The moves repel a long-shot bid by House Democrats earlier this month to resurrect their faltering jobs agenda with $10 billion in grants to school districts to avoid teacher layoffs, $5 billion for Pell Grants to low-income college students, $1 billion for a summer jobs program, and $700 million to improve security along the U.S.-Mexico border.

The House bill fell prey to a 46-51 tally that fell short of a simple majority, much less the 60 votes required to defeat a filibuster. The Senate is instead insisting on its almost $60 billion version of the measure, passed on a bipartisan vote in May.

The Senate measure is likely to be grudgingly accepted by House Democrats next week despite opposition by many liberals to the war in Afghanistan, which many of them view as unwinnable.

Defense Secretary Robert Gates has been agitating for the money and warned lawmakers this week that unless the measure is enacted into law before Congress leaves for its August recess, the Pentagon could have to furlough thousands of employees.

The House bill also attracted a White House veto threat over $800 million in cuts to education programs to help pay for the additional domestic spending under a “pay-as-you-go” culture that the administration itself advocates.

The Senate measure blends about $30 billion for Obama’s 30,000-troop surge in Afghanistan with more than $5 billion to replenish disaster aid accounts, as well as funding for Haitian earthquake relief, and a downpayment on aid to flood-drenched Tennessee and Rhode Island.

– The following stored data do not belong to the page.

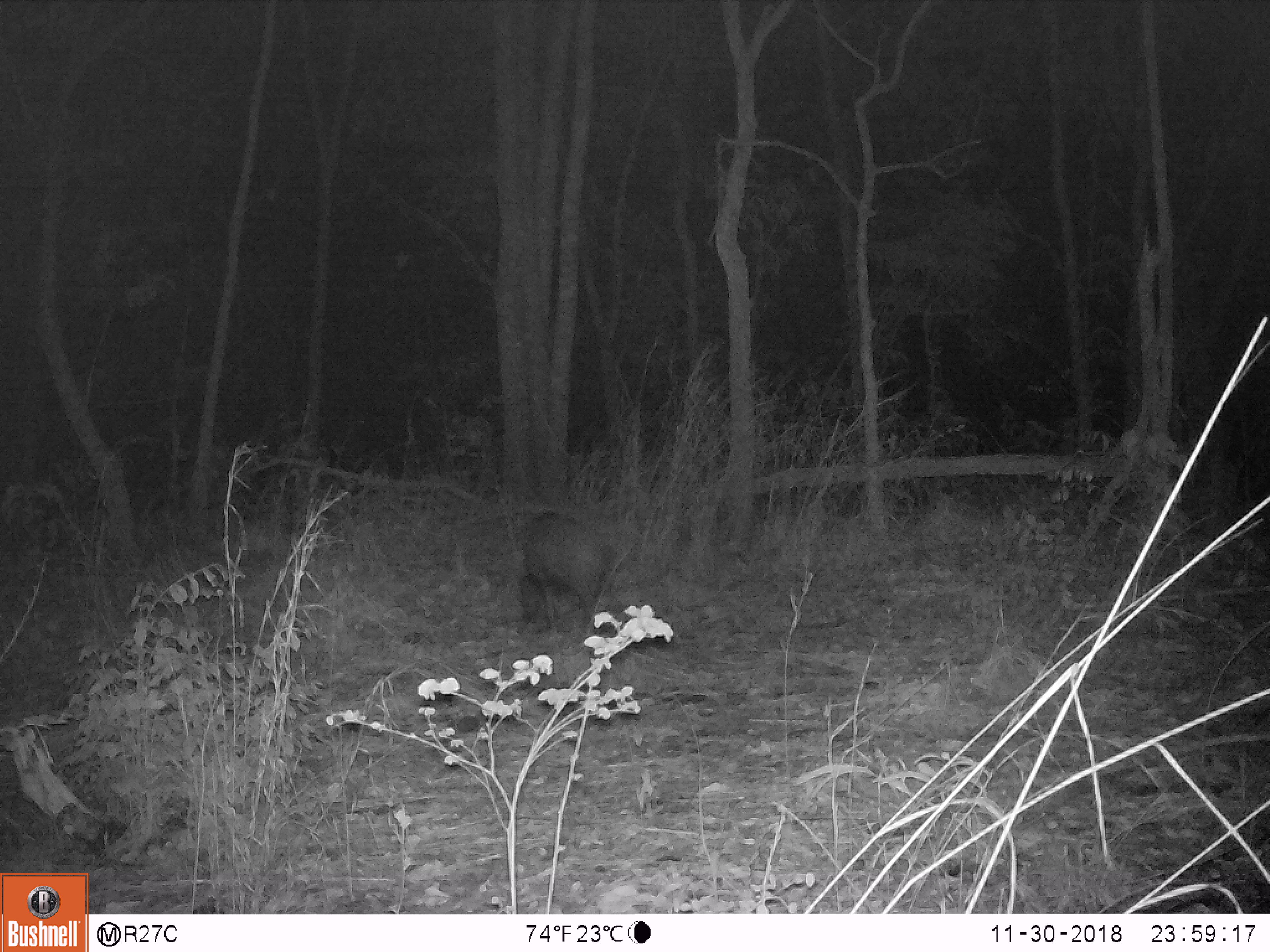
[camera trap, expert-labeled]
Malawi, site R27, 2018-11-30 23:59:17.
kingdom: Animalia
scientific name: Animalia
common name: other animal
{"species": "other animal (Animalia)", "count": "1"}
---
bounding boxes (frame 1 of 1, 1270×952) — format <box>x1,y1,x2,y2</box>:
other animal: <box>509,506,614,639</box>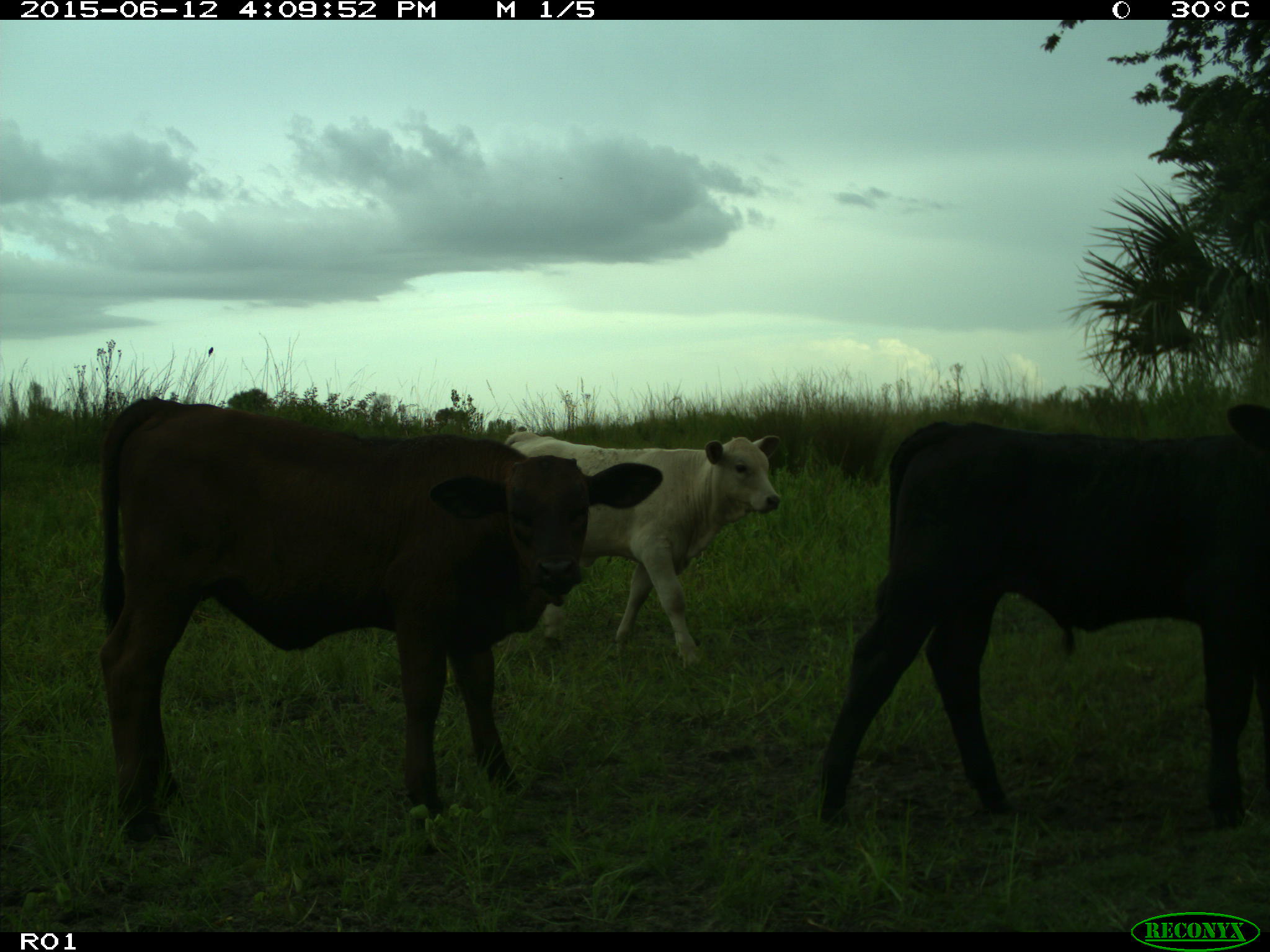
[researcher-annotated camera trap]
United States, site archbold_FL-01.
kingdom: Animalia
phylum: Chordata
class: Mammalia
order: Artiodactyla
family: Bovidae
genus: Bos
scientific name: Bos taurus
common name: domestic cow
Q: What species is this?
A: Bos taurus (domestic cow).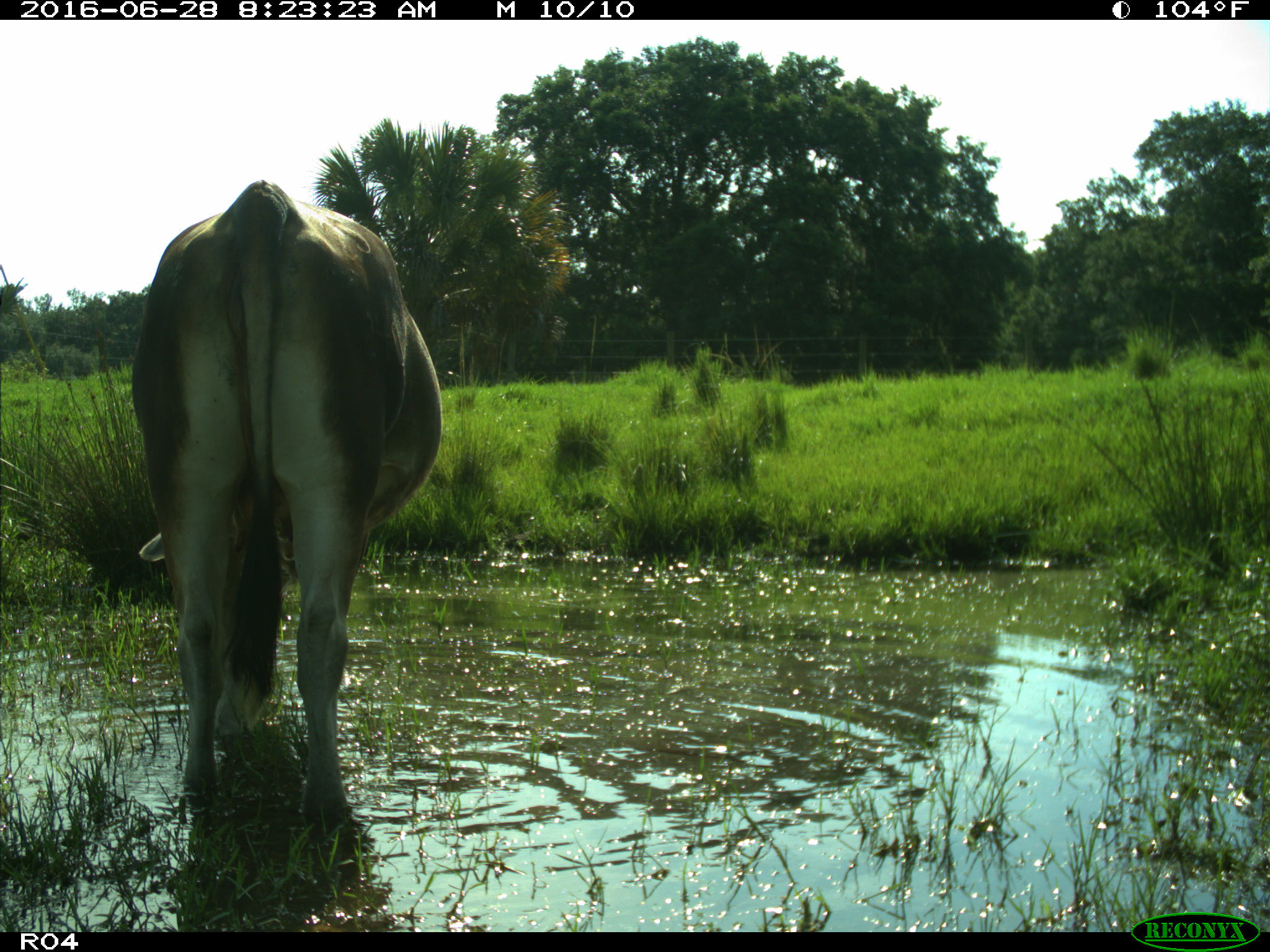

The war funding would bring the amount of money appropriated for the wars in Iraq and Afghanistan above $1 trillion.

The measure contains $13 billion in benefits for Vietnam War veterans exposed to Agent Orange, but does not provide more than $4 billion requested by the administration to finance settlements of long-standing lawsuits against the government, including $1.2 billion to remedy discrimination by the Agriculture Department against black farmers and $3.4 billion for mismanaging Indian trust funds.

The measure contains $1.1 billion for mine-resistant vehicles, $657 million for military bases in Afghanistan and $6.2 billion in foreign aid for Afghanistan, Iraq, Pakistan and Haiti.